Daya tarik dari puisi-puisinya (ada juga yang mood jiwang), meski yang menjadi objek tembak adalah gejala sosial manusia yang dianggap sudah kehilangan kemanusiaannya, Noor Aisya memutar pesan itu melalui puisi-puisi berketuhanan. Ia menggunakan pelafalan layaknya seorang filsuf. Tetapi saya tidak mau menyebutnya sebagai filsuf, karena ia tetap penyair yang memiliki sisi kemanusiaan dan ketuhanan yang seimbang. Berikut beberapa petikan puisinya:
kucari berkalikali, suara sang sufi
tinggal sepisau sepi runcing sendiri
duhai kekasih tanpa pilih kasih
dalam purba bara aku gigil
memanggilmanggil
khasyaf-kanlah pandangan
hingga di jiwa, berkhalawat cinta
(KESAKSIAN PUTIH)
apa harus kumohon saat Arafah
merengkuh raih, berjemaah
berpasang kekasih
aku sendirian
menatap dedahan qurma
kering seperti rindu dalam diriku
: jauh nian engkau daripada sentuhan(?)
(JABAL RAHMAH)
pada rukuk dan sujudku
kubaitkan kalimah mustajab
ijab lidah-hati-perbuatan
tersuruk di gerbang alpa
(KAFFAH RAMADHAN)
Begitulah gaya Noor Aisya menyampaikan pesan dari ide-ide dan paham kemanusiaan dan berketuhanannya. Pengusungan pesan yang tidak profan, tidak tampak menggurui, dan menceramahi.

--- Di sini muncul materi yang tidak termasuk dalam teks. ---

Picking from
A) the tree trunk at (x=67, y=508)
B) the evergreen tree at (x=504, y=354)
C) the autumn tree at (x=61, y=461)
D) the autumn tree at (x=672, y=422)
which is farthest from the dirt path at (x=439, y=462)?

Hal lain yang dapat diperhatikan, pemanfaatan enjabemen yang ditata sedemikian ketat. Noor Aisya sudah paham akan fungsi enjabemen sebagai pemerluas ruang pemaknaan, misalkan puisi JABAL RAHMAH dibiarkan lurus begini:
apa harus kumohon saat Arafah merengkuh raih,
berjemaah berpasang kekasih, aku sendirian
menatap dedahan qurma kering seperti rindu dalam diriku
: jauh nian engkau daripada sentuhan(?)
Kesanggupan menggali sumur-sumur kontemplasi di kedalaman jiwa seorang penyair, akan sangat menentukan seberapa sanggup ia menyatukan diri dengan puisi. Dengan kata lain, puisi bukan lagi diposisikan sebagai mediator, tidak juga menganggap puisi sebagai produk, apalagi sebagai barang dagang untuk memantas-mantaskan diri di lingkungan sosial tertentu, melainkan menjadikan puisi sebagai dirinya sendiri tanpa sekat.